● **EXTRACTED TEXT**:
= Domenico Freschi =

Italian composer

Giovanni Domenico Freschi (26 March 1634 – 2 July 1710) was an Italian composer and Roman Catholic priest. From the age of 22 until his death he worked as a church musician and composer in Vincenza. He was also active as an opera composer from 1671 to 1685.

==Life and career==
Born in Bassano del Grappa, Freschi was appointed the maestro di cappella at the Cathedral of Vicenza on 14 December 1656; just a few years after his ordination. He remained in that post until his death in Vincenza 53 and a half years later. His sacred music compositions were frequently performed at the cathedral and at other major churches in Vincenza during his lifetime.

In addition to his work as a church musician and composer, Freschi also had an active career as an opera composer. Of his 16 known operas, 11 of them premiered at theatres in Venice and 5 of them at the opera house in Villa Contarini, Piazzola sul Brenta. His first opera, Ifide greca (libretto by Nicolò Minato), premiered in Venice in 1671. His second opera, Helena rapita da Paride was performed for the inauguration of the Teatro Sant'Angelo in Venice in 1677. His last opera to premiere, Gl'amori d'Alidaura, was performed in Piazzola sul Brenta in 1685.

==Operas==
- Ifide greca (dramma per musica, libretto by Nicolò Minato, 1671, Venice)
- Helena rapita da Paride (dramma per musica, libretto by Aurelio Aureli, 1677, Venice)
- Tullia superba (dramma per musica, libretto by Antonio Medolago, 1678, Venice)

● **EXERCISES TO COMPLETE**:
1. According to the article on Domenico Freschi, in which town was he born?
2. Translate this sentence from the article on Domenico Freschi into Spanish: "His first opera, Ifide greca (libretto by Nicolò Minato), premiered in Venice in 1671."
3. Print the passage of the article on Domenico Freschi that begins with the words containing "In addition to" and ends with "Aureli, 1677, Venice)".

● **EXTRACTED RECORDS**:
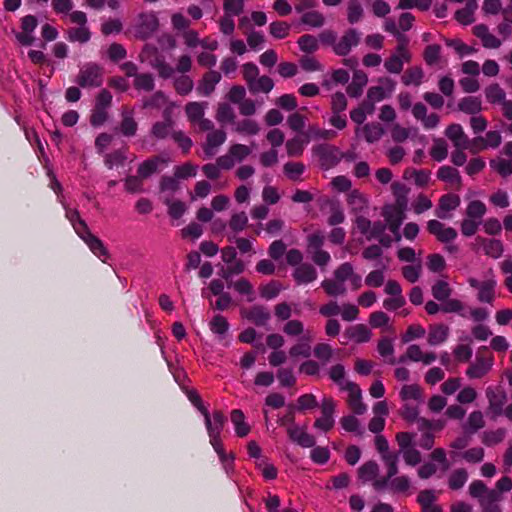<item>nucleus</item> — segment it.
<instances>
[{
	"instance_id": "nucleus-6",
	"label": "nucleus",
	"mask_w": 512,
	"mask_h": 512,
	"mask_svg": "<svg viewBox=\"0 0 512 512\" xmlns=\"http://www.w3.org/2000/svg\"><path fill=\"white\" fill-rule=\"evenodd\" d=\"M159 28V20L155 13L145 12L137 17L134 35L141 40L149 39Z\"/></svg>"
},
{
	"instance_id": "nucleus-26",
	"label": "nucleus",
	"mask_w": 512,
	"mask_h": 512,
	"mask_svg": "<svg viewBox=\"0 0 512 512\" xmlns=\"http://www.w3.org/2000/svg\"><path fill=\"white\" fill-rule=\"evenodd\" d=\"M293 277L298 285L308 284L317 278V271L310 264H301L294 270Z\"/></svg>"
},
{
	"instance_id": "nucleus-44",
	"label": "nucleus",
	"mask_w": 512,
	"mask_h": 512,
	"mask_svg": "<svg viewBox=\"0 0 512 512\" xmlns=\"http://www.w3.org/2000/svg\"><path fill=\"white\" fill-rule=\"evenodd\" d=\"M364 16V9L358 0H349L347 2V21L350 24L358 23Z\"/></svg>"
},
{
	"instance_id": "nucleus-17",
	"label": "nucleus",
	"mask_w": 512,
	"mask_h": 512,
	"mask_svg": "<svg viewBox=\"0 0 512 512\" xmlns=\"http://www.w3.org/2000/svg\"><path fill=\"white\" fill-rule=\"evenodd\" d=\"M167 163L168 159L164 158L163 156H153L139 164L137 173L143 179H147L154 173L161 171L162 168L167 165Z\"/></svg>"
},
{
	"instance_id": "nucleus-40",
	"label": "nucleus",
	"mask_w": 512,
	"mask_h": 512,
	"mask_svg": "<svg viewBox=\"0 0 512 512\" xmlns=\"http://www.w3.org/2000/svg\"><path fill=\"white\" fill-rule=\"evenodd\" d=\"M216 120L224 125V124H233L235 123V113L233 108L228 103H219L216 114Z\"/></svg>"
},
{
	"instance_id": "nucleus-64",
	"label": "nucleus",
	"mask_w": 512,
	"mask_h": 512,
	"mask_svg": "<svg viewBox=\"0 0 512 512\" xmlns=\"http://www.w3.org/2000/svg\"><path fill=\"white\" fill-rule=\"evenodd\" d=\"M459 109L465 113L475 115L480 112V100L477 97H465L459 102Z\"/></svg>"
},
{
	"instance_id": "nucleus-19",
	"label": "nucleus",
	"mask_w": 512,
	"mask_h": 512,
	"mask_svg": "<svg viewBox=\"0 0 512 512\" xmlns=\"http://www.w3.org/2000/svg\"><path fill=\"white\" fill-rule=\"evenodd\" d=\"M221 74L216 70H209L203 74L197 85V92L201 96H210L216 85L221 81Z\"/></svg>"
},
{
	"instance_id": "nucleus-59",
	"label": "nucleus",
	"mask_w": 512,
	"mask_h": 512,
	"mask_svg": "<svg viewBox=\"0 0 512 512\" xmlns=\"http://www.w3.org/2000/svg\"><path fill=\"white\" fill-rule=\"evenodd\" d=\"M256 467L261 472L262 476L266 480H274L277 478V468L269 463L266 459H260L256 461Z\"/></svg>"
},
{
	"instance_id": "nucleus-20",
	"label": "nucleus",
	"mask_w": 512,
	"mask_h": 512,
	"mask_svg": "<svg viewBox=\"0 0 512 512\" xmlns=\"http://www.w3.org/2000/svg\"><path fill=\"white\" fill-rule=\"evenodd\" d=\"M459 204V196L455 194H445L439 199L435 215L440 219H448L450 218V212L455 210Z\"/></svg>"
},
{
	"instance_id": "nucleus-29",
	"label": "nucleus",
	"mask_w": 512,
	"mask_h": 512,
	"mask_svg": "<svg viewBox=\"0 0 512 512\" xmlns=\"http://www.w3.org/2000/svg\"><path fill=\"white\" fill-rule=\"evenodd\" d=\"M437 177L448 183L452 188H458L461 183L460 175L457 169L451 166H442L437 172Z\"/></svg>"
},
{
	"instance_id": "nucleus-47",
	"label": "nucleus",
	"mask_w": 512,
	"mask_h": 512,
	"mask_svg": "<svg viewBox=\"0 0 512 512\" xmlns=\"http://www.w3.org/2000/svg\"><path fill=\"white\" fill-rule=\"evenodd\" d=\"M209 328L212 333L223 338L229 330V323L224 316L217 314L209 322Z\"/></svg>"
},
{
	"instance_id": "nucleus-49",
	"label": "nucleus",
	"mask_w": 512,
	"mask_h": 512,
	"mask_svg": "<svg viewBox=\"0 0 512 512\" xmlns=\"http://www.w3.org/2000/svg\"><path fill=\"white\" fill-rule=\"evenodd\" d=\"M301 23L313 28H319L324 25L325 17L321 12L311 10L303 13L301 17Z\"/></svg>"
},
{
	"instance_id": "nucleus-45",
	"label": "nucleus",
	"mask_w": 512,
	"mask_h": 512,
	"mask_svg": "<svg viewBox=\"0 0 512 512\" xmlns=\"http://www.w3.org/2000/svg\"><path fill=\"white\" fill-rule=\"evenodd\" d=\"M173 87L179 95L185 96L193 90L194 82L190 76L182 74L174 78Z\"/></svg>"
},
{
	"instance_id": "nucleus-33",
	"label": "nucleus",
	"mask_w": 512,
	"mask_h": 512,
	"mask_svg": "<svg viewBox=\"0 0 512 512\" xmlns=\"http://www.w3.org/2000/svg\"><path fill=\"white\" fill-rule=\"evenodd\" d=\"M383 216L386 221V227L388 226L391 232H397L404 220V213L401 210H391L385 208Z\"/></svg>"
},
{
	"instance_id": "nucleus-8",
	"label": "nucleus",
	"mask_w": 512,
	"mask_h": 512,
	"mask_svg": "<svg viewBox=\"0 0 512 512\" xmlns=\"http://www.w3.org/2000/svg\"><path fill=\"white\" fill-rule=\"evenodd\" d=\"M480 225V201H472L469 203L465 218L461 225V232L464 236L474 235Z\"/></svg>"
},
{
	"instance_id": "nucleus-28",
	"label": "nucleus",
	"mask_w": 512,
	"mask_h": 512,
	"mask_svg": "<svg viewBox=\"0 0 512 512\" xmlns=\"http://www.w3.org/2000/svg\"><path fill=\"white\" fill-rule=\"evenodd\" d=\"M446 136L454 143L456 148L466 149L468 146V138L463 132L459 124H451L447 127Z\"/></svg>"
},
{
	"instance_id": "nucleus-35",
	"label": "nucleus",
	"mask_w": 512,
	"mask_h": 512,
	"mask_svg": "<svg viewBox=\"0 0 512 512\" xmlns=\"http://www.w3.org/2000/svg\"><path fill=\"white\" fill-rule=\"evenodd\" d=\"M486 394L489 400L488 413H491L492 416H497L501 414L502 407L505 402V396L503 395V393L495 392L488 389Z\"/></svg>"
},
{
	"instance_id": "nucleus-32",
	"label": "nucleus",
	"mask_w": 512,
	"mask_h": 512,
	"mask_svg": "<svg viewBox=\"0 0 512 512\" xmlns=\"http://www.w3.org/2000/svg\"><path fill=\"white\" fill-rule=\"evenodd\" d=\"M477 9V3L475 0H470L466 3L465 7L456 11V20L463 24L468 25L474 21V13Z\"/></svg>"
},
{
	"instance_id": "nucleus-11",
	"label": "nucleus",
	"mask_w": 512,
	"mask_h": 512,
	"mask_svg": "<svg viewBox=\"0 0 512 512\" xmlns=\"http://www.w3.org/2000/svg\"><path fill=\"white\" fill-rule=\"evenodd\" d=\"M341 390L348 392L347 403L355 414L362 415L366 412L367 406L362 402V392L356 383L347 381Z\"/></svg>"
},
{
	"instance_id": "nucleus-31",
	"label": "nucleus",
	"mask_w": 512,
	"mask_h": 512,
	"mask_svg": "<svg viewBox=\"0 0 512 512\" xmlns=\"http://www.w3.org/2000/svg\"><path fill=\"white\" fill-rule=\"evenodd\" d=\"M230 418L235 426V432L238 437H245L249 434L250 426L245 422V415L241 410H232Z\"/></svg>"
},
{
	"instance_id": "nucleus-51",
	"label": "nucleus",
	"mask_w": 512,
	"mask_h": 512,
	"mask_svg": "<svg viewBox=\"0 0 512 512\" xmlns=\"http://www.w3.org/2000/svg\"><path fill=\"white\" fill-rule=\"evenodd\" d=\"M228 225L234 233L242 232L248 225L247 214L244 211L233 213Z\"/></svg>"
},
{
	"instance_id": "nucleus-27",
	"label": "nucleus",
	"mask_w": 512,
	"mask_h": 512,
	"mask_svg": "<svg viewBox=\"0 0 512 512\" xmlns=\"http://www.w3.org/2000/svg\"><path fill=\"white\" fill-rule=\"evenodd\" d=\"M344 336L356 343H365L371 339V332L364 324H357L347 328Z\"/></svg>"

● **SOLUTION LIST**:
1. Bassano del Grappa

2. Su primera ópera, Ifide greca (libreto de Nicolò Minato), se estrenó en Venecia en 1671.

3.
In addition to his work as a church musician and composer, Freschi also had an active career as an opera composer. Of his 16 known operas, 11 of them premiered at theatres in Venice and 5 of them at the opera house in Villa Contarini, Piazzola sul Brenta. His first opera, Ifide greca (libretto by Nicolò Minato), premiered in Venice in 1671. His second opera, Helena rapita da Paride was performed for the inauguration of the Teatro Sant'Angelo in Venice in 1677. His last opera to premiere, Gl'amori d'Alidaura, was performed in Piazzola sul Brenta in 1685.

==Operas==
- Ifide greca (dramma per musica, libretto by Nicolò Minato, 1671, Venice)
- Helena rapita da Paride (dramma per musica, libretto by Aurelio Aureli, 1677, Venice)